**STUDY TEXT:**
++++++++++++++++++++

####
Default and original cvs¶
import pandas as pd
df = pd.read_csv("test.csv")
df.style
Using only 1 column . in this case email column¶
import pandas as pd
df = pd.read_csv("test.csv", usecols = ["email"])
df
Selecting specific columns¶
Note 1: 2 ways to select specific columns df.column and df["column"]. The first alternative would have trouble selecting columns with space in between column name.
Note 2: also watch out for the first 2 outputs, they are Series. The output format look different instead of tabular format. The third output is an list/array hence with the 2 square brackets. One can assign the list of array into a variable.
import pandas as pd
df = pd.read_csv("test.csv")
display(df.name)
display(df["email"])
display(df[["email","name"]])
Using custom column as index .. in this case using name¶
import pandas as pd
df = pd.read_csv("test.csv", index_col="name")

++++++++++++++++++++

**Saved data entries:**
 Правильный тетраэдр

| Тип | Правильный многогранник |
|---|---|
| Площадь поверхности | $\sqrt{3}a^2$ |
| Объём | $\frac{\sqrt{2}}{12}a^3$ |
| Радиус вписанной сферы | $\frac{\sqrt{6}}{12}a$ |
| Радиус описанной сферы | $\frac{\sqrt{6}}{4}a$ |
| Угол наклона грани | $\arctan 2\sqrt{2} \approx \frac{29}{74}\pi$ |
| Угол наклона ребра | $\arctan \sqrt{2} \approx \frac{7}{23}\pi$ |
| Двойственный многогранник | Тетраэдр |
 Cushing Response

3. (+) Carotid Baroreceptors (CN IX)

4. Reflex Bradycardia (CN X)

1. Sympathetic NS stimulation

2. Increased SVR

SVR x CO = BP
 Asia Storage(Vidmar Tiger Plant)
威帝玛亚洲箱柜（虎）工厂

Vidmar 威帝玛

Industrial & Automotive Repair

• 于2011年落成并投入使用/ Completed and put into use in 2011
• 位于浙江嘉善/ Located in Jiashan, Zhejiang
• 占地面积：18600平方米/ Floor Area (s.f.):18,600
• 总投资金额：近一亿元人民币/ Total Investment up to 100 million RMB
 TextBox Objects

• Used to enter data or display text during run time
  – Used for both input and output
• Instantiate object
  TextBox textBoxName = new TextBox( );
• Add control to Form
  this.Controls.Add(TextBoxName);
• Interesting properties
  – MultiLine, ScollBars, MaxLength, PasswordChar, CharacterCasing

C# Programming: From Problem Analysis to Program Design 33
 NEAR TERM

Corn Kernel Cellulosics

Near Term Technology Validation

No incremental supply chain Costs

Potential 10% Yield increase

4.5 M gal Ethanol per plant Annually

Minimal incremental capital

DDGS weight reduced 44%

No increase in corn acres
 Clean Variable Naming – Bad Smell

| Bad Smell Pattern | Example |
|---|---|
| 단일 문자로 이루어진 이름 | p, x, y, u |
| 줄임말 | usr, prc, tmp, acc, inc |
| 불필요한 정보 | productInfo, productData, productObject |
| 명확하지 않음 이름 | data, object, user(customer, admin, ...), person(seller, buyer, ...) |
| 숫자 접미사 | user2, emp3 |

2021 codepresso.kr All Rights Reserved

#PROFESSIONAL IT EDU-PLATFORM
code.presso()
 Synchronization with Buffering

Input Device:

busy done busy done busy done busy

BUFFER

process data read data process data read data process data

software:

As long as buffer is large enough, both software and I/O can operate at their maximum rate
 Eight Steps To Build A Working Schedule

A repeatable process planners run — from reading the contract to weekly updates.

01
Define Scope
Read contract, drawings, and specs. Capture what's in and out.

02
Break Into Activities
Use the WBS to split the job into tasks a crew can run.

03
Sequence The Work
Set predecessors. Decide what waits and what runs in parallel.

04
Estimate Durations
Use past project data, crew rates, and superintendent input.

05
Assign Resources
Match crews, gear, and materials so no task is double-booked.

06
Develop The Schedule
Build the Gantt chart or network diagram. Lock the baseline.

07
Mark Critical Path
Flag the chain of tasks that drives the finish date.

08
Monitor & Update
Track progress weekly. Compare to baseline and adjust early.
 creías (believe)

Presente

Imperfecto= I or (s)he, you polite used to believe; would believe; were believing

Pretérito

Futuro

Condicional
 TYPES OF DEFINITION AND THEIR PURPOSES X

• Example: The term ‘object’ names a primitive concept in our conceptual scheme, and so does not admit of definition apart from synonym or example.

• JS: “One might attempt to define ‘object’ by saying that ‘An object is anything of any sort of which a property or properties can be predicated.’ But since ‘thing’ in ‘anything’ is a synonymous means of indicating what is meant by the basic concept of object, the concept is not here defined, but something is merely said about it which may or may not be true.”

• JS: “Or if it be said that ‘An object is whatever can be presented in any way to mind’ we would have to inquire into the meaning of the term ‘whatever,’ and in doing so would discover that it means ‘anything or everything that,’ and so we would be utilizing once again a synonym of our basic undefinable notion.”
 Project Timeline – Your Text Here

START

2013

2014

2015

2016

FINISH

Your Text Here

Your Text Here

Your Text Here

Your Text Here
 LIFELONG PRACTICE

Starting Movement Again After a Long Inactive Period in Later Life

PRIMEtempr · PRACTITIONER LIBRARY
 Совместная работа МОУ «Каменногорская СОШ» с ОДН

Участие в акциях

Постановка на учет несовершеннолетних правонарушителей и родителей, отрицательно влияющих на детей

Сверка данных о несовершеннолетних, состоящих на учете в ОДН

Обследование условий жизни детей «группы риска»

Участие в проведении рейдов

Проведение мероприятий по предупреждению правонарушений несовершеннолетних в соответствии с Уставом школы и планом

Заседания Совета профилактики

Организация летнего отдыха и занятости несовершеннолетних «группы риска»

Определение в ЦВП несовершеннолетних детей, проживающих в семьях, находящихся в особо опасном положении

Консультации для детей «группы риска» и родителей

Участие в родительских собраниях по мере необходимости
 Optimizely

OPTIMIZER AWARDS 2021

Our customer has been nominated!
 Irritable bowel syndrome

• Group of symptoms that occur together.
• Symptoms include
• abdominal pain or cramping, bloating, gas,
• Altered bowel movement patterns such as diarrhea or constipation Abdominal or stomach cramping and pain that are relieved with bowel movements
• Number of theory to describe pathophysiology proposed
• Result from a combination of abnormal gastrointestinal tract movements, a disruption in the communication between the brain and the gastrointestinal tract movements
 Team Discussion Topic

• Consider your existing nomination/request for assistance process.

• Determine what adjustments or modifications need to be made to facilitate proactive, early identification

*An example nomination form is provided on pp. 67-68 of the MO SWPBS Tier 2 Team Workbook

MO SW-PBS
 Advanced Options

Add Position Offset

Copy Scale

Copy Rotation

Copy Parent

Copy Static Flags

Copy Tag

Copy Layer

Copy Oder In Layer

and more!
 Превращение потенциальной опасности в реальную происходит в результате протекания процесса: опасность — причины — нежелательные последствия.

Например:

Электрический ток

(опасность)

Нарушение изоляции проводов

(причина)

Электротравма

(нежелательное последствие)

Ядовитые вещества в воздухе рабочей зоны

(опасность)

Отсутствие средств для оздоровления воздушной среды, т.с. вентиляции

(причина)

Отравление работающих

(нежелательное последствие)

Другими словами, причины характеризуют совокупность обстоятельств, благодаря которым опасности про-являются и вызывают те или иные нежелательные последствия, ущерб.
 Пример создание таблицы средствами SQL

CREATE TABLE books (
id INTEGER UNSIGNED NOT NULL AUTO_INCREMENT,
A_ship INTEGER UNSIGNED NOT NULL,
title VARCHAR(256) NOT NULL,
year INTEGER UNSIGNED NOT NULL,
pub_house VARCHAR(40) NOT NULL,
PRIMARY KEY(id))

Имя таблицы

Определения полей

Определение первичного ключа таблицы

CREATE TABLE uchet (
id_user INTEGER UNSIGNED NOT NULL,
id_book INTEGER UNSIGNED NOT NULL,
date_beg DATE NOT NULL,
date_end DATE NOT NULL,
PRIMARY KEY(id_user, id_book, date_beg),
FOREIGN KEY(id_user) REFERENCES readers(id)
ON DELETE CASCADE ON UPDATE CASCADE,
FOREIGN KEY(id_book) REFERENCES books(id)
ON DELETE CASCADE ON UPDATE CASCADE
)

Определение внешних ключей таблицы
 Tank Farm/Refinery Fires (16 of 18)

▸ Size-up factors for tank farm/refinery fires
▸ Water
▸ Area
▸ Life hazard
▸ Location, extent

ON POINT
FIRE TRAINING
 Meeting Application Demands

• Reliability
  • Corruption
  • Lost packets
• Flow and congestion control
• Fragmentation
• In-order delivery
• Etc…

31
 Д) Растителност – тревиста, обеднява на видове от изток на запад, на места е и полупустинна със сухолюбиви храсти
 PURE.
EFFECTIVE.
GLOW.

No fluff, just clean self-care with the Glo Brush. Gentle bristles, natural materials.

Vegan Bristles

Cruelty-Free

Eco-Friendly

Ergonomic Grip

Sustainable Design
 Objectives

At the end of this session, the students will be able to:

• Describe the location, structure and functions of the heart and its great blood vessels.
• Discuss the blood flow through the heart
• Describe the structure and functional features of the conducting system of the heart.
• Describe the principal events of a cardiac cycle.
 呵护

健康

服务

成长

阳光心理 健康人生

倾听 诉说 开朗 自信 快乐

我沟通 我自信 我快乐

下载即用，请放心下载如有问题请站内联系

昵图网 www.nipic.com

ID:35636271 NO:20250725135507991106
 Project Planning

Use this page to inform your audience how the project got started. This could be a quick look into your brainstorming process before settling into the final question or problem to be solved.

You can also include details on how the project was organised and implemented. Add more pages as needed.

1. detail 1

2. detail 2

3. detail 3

++++++++++++++++++++

**ABOUT THIS EXERCISE:** Continue the notes on reading CSV files with pandas, starting right after their final line.

**EXERCISE RESULT:**
df
Hide away an Index .. key word is hide, this is different than not using the index.¶
import pandas as pd
df = pd.read_csv("test.csv")
df.style.hide_index()
Useful count method. Works like select columnA, count() from table having count() > 1 group by columnA.¶
import pandas as pd
df = pd.read_csv("test.csv")
df["name"].value_counts()
** notice the different between .value_counts() and count(). .value_counts() will be like group count, count is counting how many rows like "select count() from table"
df["name"].count()
*** counting how many values excluding NULL/NaN within the rows. For example, Index 0 has 2 values, Index 6 has none, since it has both columsn of NULLS
df.count(axis="columns")
Dealing with NULL rows. dropna() will drop any rows with NULL¶
import pandas as pd
df = pd.read_csv("test.csv")
# how = all, means how you want panda to remove. All means, you want entire row removed only if only ALL of them NULL
# the default is how=any. Means, if any of the records is NULL, entire row will be removed
# inplace = True, this will overwirte the new result sets to the dataframe
# keyword all, any and inplace
df.dropna(how="all")
#drop the entire rows if any of the row have nulls. dropna() is default and same as dropna(how=any)
#df.dropna()
df.dropna(how="any")
#drop entire column as long as there is a null within. Here it dropped both columns
print(df.dropna(axis = 1))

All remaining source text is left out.